**PROBLEM STATEMENT:**
Please pick out each line in the entries below that contains the string "roof" and copy those lines. Case counts.

━━ PROVIDED RECORDS

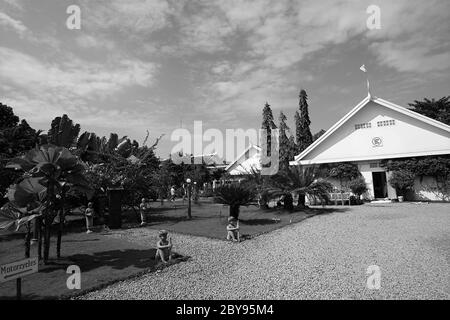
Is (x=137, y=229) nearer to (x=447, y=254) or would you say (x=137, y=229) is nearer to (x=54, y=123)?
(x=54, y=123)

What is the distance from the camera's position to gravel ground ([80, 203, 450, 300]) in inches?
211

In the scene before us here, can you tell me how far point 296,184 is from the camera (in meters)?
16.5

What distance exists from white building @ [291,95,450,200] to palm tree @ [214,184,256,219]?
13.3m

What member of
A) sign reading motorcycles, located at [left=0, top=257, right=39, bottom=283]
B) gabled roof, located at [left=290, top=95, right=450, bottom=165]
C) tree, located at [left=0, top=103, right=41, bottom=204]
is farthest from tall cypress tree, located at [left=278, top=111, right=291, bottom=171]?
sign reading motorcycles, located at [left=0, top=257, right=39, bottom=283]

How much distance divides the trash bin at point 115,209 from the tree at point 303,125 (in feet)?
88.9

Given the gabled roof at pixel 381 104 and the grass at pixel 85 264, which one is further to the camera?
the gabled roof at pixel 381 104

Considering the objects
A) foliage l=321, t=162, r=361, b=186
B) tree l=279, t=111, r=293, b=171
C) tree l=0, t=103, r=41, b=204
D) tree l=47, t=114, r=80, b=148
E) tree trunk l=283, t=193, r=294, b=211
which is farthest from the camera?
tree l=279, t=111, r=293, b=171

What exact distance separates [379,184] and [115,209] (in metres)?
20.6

━━━━
━━ PROVIDED RECORDS

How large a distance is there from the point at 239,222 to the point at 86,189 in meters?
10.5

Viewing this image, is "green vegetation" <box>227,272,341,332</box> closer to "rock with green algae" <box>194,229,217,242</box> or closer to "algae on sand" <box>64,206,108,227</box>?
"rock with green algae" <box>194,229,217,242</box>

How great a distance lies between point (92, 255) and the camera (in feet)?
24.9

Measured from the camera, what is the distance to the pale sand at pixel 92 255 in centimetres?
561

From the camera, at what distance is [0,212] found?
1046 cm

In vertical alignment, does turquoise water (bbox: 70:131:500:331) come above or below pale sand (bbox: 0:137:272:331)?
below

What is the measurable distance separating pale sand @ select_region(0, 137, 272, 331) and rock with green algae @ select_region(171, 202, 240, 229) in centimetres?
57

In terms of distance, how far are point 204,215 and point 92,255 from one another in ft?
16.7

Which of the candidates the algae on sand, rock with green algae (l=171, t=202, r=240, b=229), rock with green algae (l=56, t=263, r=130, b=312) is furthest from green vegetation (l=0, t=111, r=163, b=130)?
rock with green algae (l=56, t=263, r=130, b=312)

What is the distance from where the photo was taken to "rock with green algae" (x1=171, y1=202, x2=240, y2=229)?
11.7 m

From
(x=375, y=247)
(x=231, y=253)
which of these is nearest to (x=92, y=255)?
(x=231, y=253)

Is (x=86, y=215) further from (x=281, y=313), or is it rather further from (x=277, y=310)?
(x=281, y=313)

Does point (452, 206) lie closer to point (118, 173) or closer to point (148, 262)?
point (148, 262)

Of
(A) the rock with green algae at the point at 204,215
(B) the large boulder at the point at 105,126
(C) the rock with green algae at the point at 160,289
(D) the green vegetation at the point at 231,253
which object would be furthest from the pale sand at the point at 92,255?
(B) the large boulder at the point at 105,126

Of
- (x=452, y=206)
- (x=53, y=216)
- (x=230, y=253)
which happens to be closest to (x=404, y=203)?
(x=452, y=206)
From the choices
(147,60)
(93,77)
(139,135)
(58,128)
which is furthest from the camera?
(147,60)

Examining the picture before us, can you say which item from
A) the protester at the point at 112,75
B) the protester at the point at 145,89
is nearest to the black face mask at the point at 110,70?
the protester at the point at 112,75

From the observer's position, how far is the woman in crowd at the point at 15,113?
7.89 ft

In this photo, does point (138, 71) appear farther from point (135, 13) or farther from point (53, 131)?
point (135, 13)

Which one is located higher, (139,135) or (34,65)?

━━━━
━━ PROVIDED RECORDS

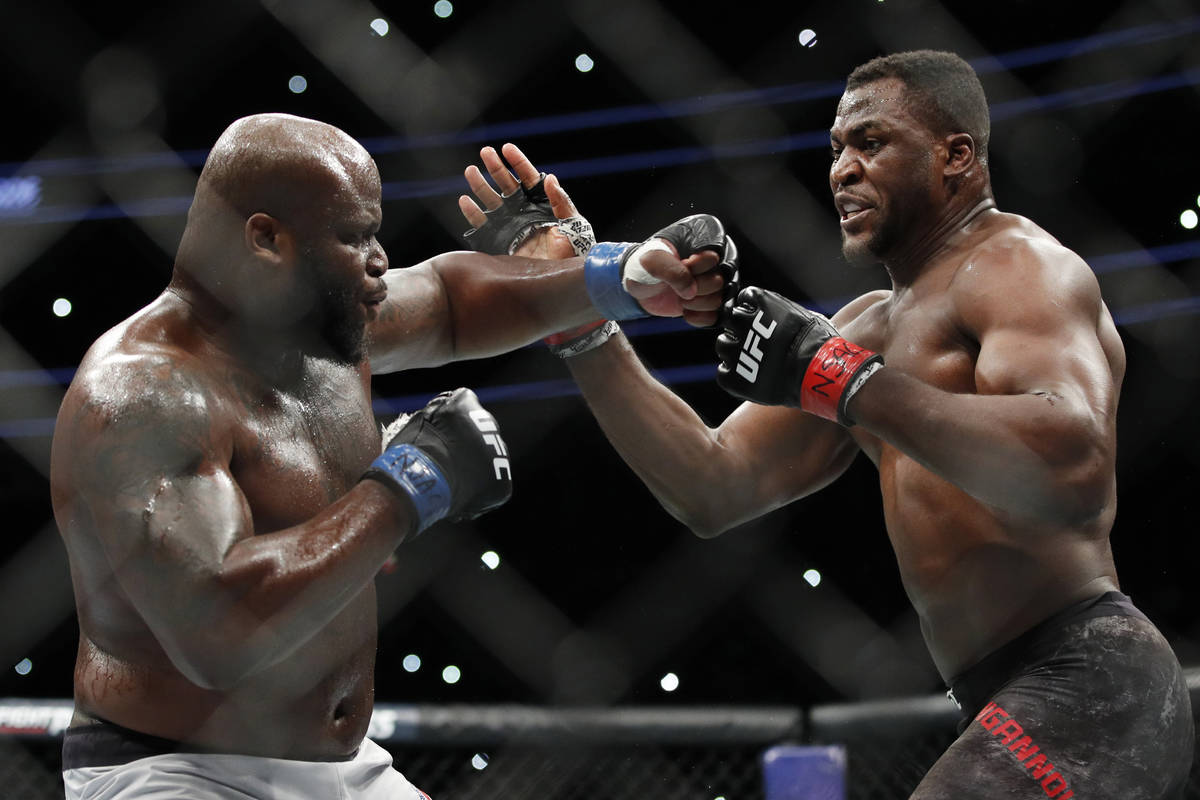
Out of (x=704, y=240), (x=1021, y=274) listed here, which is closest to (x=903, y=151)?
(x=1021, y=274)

━━━━

**ANSWER TO THIS PROBLEM:**
B) gabled roof, located at [left=290, top=95, right=450, bottom=165]
Given the gabled roof at pixel 381 104 and the grass at pixel 85 264, which one is further to the camera?
the gabled roof at pixel 381 104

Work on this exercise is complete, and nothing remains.